Working safely with others online
Illustration by Abraham Pena for the OpenIDEO Cybersecurity Visuals Challenge. Image licensed under the Creative Commons Attribution 4.0 International license.
- Alternatives to Google Docs for collaborating on documents with other people
- CryptPad is an open-source alternative for collaborating on documents. The storage limit for all registered users is 1GB. Registration is free with no personal data required. Pads without registration documents are deleted after three months of inactivity.
- Riseup Pad allow for collaborative editing online by using an Etherpad service. Riseup does not store IP addresses. Pads are automatically destroyed after 60 days of inactivity.

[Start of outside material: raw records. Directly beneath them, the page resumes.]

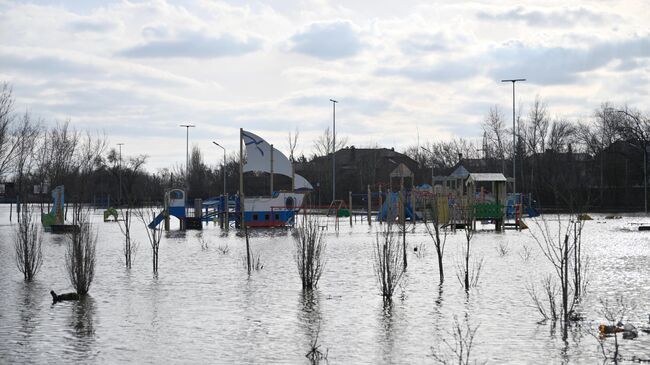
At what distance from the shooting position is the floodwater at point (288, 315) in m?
11.5

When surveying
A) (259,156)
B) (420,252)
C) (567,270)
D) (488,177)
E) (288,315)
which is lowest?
(288,315)

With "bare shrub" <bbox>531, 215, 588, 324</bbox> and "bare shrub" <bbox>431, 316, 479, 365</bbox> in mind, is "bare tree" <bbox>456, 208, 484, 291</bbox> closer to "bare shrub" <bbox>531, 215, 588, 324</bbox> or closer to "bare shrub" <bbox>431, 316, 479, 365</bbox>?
"bare shrub" <bbox>531, 215, 588, 324</bbox>

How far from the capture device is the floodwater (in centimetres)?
1148

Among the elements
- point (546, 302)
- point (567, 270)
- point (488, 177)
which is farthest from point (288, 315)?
point (488, 177)

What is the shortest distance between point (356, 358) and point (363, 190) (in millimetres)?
95591

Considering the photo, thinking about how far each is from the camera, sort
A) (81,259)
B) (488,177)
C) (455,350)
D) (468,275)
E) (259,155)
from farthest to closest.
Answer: (488,177) < (259,155) < (468,275) < (81,259) < (455,350)

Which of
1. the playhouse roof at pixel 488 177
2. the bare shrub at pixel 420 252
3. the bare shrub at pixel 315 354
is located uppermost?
the playhouse roof at pixel 488 177

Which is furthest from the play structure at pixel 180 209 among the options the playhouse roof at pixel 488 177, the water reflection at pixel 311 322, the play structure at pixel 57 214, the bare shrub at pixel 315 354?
the bare shrub at pixel 315 354

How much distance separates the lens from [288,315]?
47.7 feet

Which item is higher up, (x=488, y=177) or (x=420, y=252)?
(x=488, y=177)

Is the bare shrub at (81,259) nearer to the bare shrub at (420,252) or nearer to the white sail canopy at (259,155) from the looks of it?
the bare shrub at (420,252)

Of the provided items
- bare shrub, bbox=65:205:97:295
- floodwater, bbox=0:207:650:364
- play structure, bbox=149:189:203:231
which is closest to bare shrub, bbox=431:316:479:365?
floodwater, bbox=0:207:650:364

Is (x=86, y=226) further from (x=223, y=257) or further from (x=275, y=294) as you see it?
(x=223, y=257)

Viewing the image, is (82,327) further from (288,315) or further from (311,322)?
(311,322)
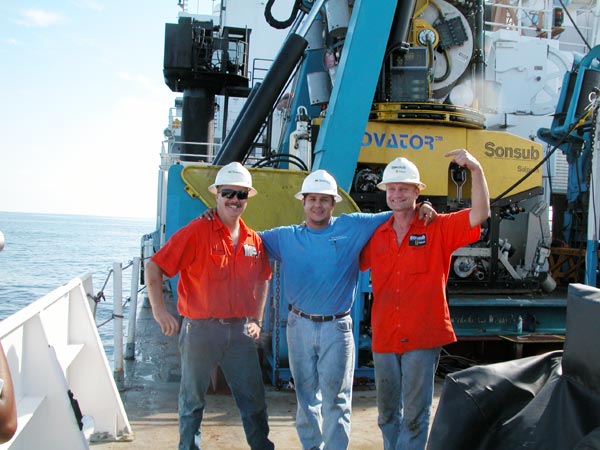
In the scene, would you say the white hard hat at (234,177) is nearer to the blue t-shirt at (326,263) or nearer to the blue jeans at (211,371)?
the blue t-shirt at (326,263)

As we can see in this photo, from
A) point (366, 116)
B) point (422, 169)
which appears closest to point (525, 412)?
point (366, 116)

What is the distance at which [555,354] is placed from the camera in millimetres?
2230

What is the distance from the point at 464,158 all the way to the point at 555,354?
4.76 feet

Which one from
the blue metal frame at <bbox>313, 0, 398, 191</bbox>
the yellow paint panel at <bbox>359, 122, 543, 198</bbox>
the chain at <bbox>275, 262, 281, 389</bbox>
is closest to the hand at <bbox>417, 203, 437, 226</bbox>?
the chain at <bbox>275, 262, 281, 389</bbox>

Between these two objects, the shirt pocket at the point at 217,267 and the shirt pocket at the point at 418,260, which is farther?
the shirt pocket at the point at 217,267

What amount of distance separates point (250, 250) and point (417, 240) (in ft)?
3.34

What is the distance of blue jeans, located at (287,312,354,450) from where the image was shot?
350 cm

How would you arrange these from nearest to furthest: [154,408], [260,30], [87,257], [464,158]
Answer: [464,158] → [154,408] → [260,30] → [87,257]

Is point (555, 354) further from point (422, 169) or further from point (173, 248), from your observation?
point (422, 169)

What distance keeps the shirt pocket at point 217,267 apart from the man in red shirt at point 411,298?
2.94 ft

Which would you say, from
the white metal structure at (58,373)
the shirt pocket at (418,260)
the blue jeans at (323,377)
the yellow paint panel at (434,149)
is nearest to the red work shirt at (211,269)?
the blue jeans at (323,377)

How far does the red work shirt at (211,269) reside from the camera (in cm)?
355

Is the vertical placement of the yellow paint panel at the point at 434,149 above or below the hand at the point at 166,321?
above

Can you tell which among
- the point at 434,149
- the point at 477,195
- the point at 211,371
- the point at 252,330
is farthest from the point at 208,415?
the point at 434,149
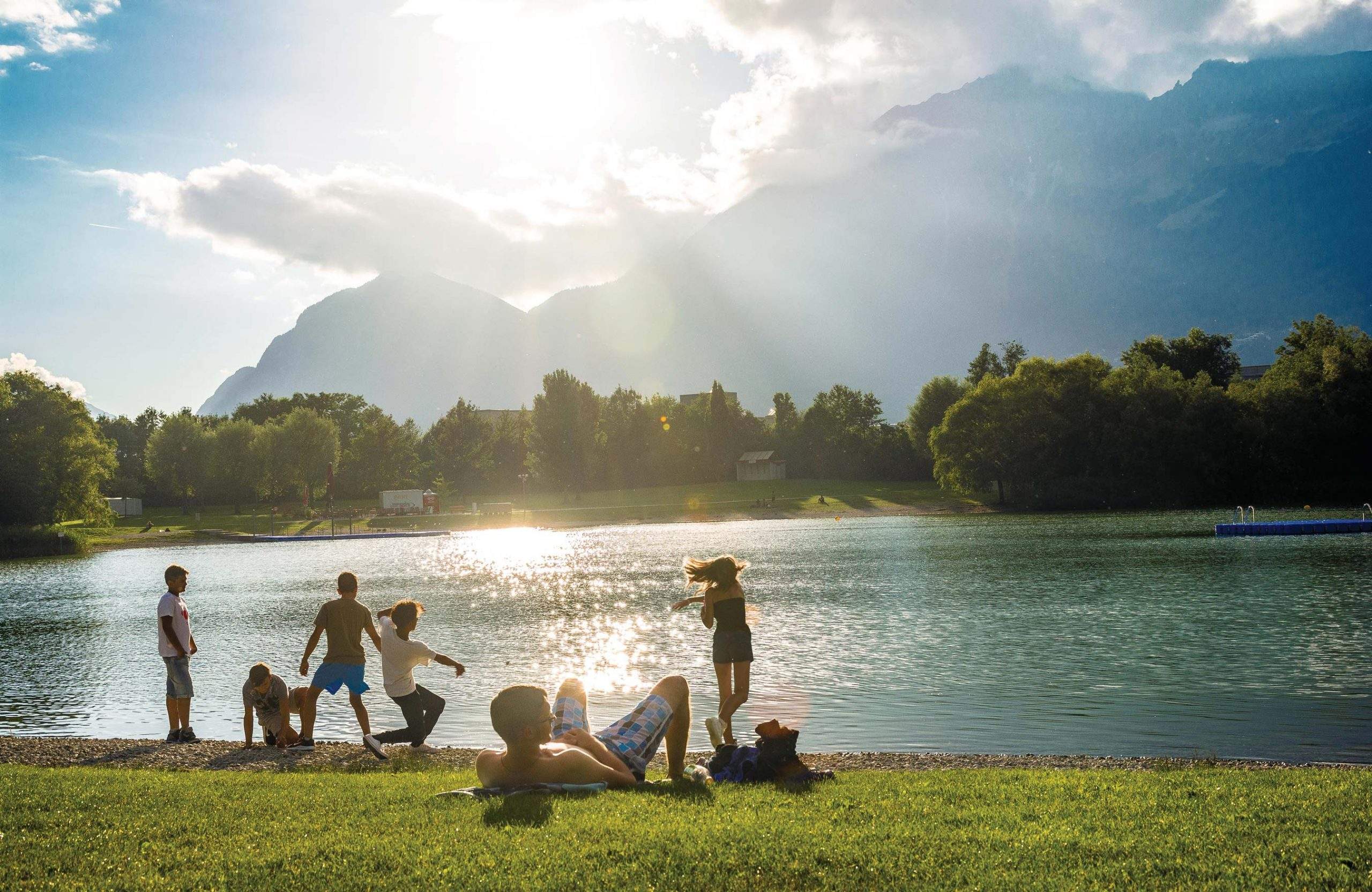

- Alternatives to messaging apps like WhatsApp, Line, and Viber
- Signal is a free chat app that has end-to-end encryption. Its open-source Signal protocol keeps your chat secure. It also has the option for disappearing messages for sensitive conversations.
- Wire offers one-on-one or group chat, voice communication, and file-sharing with end-to-end encryption. You can register using your email or phone number.
- Rocket.Chat is also an open-source chat app with end-to-end encryption.
- To learn more about these apps, check out this comparison of secure messaging apps.
- Jitsi Meet is an easy-to-use open-source tool that doesn’t require user registration. You can use meet.jit.si to host your online meetings for free or deploy Jitsi Meet on your own server. Other trusted free Jitsi Meet deployments include Greenhost, Framatalk, and Distroot.
- BigBlueButton is an open-source video communication tool that has all the features comparable to Google Meet, Microsoft Teams, and others. You can create breakout rooms, use a whiteboard, enable closed captioning, run polls, share notes, and use other features ideal for online training and learning. You can run your own server or sign up for BigBlueButton managed by NoLog.cz, CommunityBridge, meet.coop, and other providers.
- Talky has a free encryption option. This app allows for simple video chats and screen sharing for groups of up to 6 people.
- Wire also offers secure video conferencing, but only for the paid version. If you are interested to try Wire, a free 30-day trial is available.
- Mumble is good if you need to use only audio for your online conference. It’s free, open-source, and operates on low latency.
- Whatever the videoconferencing tool you use, always be mindful of your work environment and background. A plain background is best to avoid showing private or personal belongings that can identify you. Consider covering your camera when not in use.
- Alternatives to commercial file-sharing services
- Share.riseup.net is a file-sharing service hosted by Riseup that keeps the file online for a week before deleting it.
- OnionShare.org lets you securely and anonymously share a file of any size by using Tor Network.
- Lufi by Disroot encrypts and hosts your file for online sharing for up to 30 days.
Your tools, your choice
At the end of the day, digital security is a subjective concept. What you eventually use depends on your needs and lifestyle. You have the power to draw your boundaries and choose which tools you want to use.
If you find more tools that work for you, tell us about it! We’ll update this post with newer recommendations and security updates as they come. The more that we collectively practice good digital hygiene, the safer we all will be.